Верхарн безропотно подписал чек. Женщина схватила недопитую чашечку кофе, опрокинула в рот, отчего раздвоенная губа обнажила маленькие острые зубки. Ушла, тонкая, пленительная, а казалось, что у столика повалялся огромный потный кобель.
Стрижайло следил за теми, кто один за другим появлялся на этой «муравьиной тропе», в поисках денег. Пытался понять, кто из просителей будет убит, а кто окажется засланным убийцей, держа под полой ледоруб, чтобы вонзить его в стеариновый череп Верхарна. Пока что все, кто входил и на минуту присаживался, несли на себе печать погибели.

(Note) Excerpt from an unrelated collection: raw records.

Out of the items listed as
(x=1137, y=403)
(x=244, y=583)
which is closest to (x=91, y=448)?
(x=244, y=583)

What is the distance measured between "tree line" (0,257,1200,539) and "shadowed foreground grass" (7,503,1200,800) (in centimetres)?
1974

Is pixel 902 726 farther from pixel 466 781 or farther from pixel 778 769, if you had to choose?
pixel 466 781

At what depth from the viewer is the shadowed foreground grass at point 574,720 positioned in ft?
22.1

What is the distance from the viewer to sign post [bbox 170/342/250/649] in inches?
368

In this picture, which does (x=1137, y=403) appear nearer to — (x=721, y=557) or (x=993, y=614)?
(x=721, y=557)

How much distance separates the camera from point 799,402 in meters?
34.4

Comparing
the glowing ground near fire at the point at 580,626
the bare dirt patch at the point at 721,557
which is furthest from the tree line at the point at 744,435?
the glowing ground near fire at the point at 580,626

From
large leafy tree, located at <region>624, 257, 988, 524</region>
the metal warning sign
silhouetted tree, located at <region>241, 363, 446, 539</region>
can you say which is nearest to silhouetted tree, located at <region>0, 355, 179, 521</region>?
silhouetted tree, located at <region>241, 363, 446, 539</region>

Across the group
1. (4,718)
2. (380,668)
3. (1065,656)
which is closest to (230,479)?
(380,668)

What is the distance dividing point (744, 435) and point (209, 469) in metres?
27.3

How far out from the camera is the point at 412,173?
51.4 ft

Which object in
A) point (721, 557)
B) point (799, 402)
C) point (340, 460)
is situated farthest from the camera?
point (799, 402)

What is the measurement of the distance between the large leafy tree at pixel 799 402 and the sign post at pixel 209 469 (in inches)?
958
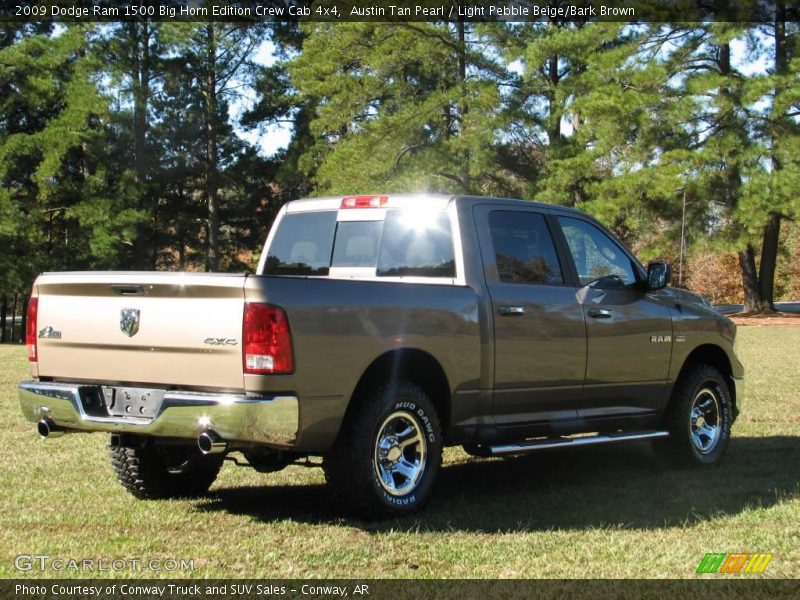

За каждым, когда он покидал гостиную, следовал ангел смерти, в фуражке с синим околышком, с пистолетом «ТТ» в руке.
Появился еще один странник с видом профессионального правдолюбца. Поминутно оглядывался, — не спешит ли навстречу камера НТВ, перед которой мог бы процитировать трактат о свободе, сочиненный им после подавления «коммунистического путча». В сгоревшем Доме Советов, он вальяжно сидел в обугленных креслах, среди кровавых бинтов и стреляных гильз, разглагольствуя о демократических ценностях. Сейчас он был в трауре, в застегнутом до горла пиджаке, похож на баптистского пастора. Держал в руках фарфоровую нашлепку с портретом Галины Старовойтовой, которую сколупнул с могилы. Подсел к Верхарну:
— Знаешь, мне сегодня снилась Галина. Она была в подвенечном платье с открытой грудью. Звала меня с собой. Сказала, что там, где она теперь проживает, ее сделали, наконец, министром обороны, и она присвоит мне звание «бригадного генерала». Не мог бы ты подкинуть миллиончика полтора, чтобы Россия окончательно стала либеральной?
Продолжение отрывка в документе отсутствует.